Segment Start: Supplied information

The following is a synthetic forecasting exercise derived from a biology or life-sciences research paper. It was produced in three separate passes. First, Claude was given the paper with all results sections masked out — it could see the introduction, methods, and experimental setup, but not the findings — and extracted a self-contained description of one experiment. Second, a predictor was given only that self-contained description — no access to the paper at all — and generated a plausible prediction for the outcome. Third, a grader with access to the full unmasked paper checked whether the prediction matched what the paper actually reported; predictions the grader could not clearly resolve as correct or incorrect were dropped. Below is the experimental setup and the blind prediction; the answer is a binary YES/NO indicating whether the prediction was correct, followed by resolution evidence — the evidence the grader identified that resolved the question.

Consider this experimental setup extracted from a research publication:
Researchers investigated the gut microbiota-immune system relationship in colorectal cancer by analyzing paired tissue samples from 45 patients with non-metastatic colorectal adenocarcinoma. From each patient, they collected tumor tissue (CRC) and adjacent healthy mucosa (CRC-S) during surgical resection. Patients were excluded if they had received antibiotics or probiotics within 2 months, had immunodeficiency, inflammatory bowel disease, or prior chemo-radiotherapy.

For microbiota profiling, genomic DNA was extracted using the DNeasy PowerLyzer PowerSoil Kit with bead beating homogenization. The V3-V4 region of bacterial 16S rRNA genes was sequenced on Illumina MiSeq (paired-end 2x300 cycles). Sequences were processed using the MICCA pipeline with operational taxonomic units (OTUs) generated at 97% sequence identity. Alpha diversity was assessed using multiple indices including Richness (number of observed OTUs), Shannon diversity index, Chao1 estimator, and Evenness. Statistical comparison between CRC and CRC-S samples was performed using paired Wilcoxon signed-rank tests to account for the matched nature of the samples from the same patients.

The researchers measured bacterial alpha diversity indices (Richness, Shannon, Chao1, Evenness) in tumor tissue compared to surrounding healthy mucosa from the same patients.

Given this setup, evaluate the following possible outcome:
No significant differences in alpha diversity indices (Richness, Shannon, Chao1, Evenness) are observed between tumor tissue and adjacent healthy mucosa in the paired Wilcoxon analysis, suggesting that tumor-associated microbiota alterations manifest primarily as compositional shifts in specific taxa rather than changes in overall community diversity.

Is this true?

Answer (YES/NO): NO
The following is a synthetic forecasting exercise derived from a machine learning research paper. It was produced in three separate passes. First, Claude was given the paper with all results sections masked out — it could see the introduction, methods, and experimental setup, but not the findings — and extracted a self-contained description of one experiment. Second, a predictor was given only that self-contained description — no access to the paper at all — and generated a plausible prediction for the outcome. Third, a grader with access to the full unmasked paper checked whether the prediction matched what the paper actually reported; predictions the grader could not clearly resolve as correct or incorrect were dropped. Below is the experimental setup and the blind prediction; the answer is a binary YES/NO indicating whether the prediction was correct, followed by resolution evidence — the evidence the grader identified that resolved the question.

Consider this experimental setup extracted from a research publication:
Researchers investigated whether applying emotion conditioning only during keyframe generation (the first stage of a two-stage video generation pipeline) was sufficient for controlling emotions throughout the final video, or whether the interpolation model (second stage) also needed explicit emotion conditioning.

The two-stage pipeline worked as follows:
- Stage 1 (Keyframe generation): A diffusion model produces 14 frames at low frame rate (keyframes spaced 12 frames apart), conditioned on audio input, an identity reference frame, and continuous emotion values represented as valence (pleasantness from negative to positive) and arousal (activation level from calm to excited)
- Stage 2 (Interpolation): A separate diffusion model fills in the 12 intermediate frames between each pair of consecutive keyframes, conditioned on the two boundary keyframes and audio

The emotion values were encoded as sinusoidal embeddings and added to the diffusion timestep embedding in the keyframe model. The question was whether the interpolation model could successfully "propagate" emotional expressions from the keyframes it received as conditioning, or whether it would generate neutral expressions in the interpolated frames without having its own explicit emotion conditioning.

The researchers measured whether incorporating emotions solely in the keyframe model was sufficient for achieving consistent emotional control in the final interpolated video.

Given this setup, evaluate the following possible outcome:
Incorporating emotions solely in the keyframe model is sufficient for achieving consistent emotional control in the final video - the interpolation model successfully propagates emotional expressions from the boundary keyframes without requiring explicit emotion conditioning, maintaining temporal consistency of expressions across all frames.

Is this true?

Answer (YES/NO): YES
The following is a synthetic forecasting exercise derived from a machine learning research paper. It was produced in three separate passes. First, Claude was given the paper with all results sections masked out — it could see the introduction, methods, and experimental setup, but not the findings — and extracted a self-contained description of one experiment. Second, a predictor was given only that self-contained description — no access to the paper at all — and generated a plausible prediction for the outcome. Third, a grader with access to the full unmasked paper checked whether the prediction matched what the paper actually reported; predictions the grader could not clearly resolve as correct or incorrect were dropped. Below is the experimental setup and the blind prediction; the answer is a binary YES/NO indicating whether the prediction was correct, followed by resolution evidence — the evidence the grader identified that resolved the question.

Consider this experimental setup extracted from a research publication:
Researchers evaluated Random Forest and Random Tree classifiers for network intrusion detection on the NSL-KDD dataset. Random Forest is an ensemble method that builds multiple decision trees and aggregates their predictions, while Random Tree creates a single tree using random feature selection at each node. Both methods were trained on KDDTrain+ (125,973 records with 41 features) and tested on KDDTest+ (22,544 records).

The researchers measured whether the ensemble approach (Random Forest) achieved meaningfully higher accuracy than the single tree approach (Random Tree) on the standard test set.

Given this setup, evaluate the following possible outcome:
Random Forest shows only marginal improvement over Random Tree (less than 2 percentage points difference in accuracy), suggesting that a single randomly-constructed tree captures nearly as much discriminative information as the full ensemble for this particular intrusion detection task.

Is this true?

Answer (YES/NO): NO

Segment End: Supplied information

To do
If a line in the data contains the string "solely", copy it.

Response
The researchers measured whether incorporating emotions solely in the keyframe model was sufficient for achieving consistent emotional control in the final interpolated video.
Incorporating emotions solely in the keyframe model is sufficient for achieving consistent emotional control in the final video - the interpolation model successfully propagates emotional expressions from the boundary keyframes without requiring explicit emotion conditioning, maintaining temporal consistency of expressions across all frames.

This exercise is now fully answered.